What is expected: Turn each non-blank line of the data below into a row of a Markdown table with two columns, Row for the row number and Line for the line itself. Leave the pictures out.

Begin Available records

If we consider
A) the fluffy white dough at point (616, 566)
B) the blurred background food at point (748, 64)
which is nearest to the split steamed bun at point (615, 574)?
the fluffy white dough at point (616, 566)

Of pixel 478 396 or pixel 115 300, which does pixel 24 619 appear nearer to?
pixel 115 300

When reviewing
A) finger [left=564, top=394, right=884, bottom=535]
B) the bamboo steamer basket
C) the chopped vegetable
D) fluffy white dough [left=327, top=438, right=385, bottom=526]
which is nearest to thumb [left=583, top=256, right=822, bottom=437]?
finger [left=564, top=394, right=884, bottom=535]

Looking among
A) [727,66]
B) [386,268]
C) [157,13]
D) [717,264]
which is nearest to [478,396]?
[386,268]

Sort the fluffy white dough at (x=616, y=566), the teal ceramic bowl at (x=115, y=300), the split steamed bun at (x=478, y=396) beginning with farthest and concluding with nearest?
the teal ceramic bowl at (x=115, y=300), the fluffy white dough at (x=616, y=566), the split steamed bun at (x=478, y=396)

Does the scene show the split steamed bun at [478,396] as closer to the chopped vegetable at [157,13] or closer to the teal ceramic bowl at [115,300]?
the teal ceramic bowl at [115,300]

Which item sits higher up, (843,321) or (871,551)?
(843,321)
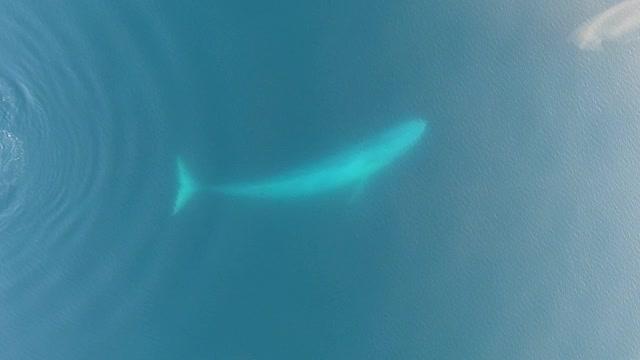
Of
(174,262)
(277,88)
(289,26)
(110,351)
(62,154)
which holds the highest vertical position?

End Available records

Response to this task:
| Row | Line |
|---|---|
| 1 | If we consider |
| 2 | A) the fluffy white dough at point (616, 566) |
| 3 | B) the blurred background food at point (748, 64) |
| 4 | which is nearest to the split steamed bun at point (615, 574)? |
| 5 | the fluffy white dough at point (616, 566) |
| 6 | Of pixel 478 396 or pixel 115 300, which does pixel 24 619 appear nearer to? |
| 7 | pixel 115 300 |
| 8 | When reviewing |
| 9 | A) finger [left=564, top=394, right=884, bottom=535] |
| 10 | B) the bamboo steamer basket |
| 11 | C) the chopped vegetable |
| 12 | D) fluffy white dough [left=327, top=438, right=385, bottom=526] |
| 13 | which is nearest to thumb [left=583, top=256, right=822, bottom=437]? |
| 14 | finger [left=564, top=394, right=884, bottom=535] |
| 15 | Looking among |
| 16 | A) [727,66] |
| 17 | B) [386,268] |
| 18 | C) [157,13] |
| 19 | D) [717,264] |
| 20 | which is nearest to [478,396]? |
| 21 | [386,268] |
| 22 | Sort the fluffy white dough at (x=616, y=566), the teal ceramic bowl at (x=115, y=300), the split steamed bun at (x=478, y=396) beginning with farthest and concluding with nearest? |
| 23 | the teal ceramic bowl at (x=115, y=300), the fluffy white dough at (x=616, y=566), the split steamed bun at (x=478, y=396) |
| 24 | Does the scene show the split steamed bun at [478,396] as closer to the chopped vegetable at [157,13] or closer to the teal ceramic bowl at [115,300]? |
| 25 | the teal ceramic bowl at [115,300] |
| 26 | Which item sits higher up, (843,321) or (871,551)? |
| 27 | (843,321) |
| 28 | Of |
| 29 | (174,262) |
| 30 | (277,88) |
| 31 | (289,26) |
| 32 | (110,351) |
| 33 | (62,154) |
| 34 | which holds the highest vertical position? |